Friday, January 29, 2016

The Common Culture Crisis


            Living in the age of mass media and consent message bombardment, the modern Christian faces a battle that has been going on for ages. Understanding who Christ truly is and what He really does for us. This is a crisis of identity.

            We were designed to mirror and emulate the things we are around or do the most. When God formed man from the mud, His intentions were for Adam to walk with God in the cool of the day. Meaning, God designed man to spend time with Him and prune man into His own likeness. Our intended initial design was to be beaming reflections of our time with God.

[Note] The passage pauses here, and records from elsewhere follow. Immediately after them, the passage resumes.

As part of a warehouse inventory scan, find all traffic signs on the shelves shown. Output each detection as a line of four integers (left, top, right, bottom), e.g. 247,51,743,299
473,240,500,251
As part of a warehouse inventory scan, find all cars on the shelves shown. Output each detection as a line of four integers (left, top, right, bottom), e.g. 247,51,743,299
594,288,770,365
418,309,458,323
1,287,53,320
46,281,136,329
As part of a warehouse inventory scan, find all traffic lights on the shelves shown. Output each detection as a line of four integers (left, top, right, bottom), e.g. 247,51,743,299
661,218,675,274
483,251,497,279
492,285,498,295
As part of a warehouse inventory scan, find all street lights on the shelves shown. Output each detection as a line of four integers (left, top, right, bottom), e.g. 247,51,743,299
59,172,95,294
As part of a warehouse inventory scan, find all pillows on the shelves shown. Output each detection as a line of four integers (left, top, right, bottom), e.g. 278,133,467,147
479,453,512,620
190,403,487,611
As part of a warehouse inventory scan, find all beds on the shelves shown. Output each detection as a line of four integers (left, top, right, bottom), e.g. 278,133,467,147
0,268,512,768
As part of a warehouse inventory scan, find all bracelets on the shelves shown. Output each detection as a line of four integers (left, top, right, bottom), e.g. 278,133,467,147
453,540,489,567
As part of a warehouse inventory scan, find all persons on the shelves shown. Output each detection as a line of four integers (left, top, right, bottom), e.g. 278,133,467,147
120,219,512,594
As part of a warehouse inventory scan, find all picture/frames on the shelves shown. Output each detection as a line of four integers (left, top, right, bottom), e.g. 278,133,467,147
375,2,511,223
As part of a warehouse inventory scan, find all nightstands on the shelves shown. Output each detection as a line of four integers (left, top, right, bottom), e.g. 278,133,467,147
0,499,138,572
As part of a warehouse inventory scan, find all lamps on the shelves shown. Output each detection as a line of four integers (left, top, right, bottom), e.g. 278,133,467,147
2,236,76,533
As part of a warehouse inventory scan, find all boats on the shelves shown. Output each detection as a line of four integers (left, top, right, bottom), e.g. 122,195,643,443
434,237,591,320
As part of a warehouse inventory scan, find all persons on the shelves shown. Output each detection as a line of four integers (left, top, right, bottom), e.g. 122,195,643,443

            Needless to say upon the fall of man, our susceptibility to the “world” obviously increased. Our times began to consist of the affaires of man and the worries that come along with it. Our identity then became rooted in ourselves, our time, our ambitions, and our desires. The culture we created is a culture of self. As the author of Ecclesiastes writes, “There is nothing new under the sun”.  (Ecc. 1:9) Therefor the same culture that glorifies the advancement and fulfilment of the sinful nature we have inherited has been around, well for awhile.

            Even today, we all face the same issues. Our society feeds off of a “be a better you” mentality. We are indoctrinated with the idea that we have to fit in to the big picture, that we should “embrace” our true selves, who we are matters only by what we have, that we are identified by our body image, and that we will never be/amount to anything. These messages cause us to buy into whatever new trend the world is selling. Just thinking about all the times I have allowed myself to be identified by what the culture tells me is exhausting.

            But how awesome is God, that He would provide a way out of it all. “But God, being rich in mercy, because of the great love with which he loved us, even when we were dead in our trespasses, made us alive together with Christ—by grace you have been saved—and raised us up with him and seated us with him in the heavenly places in Christ Jesus,” (Ephesians 2:4-6 ESV). Christ’s blood covering for sin took the identities the world was giving us and hung them on a cross.
           

            Christ took His identity and imparted it to us along with His righteousness. The Bible goes on and on about our new identity in Christ and every one of them is true. We become loved by God, delivered from sin, conquerors of death, chosen for salvation, heirs to the kingdom, found blameless and so many other things! We can find sermons for days about our identity in Christ. Though the war has been won, the everyday battle for believers rage on. As believers, we must remember daily that because of Christ, we are more than conquerors.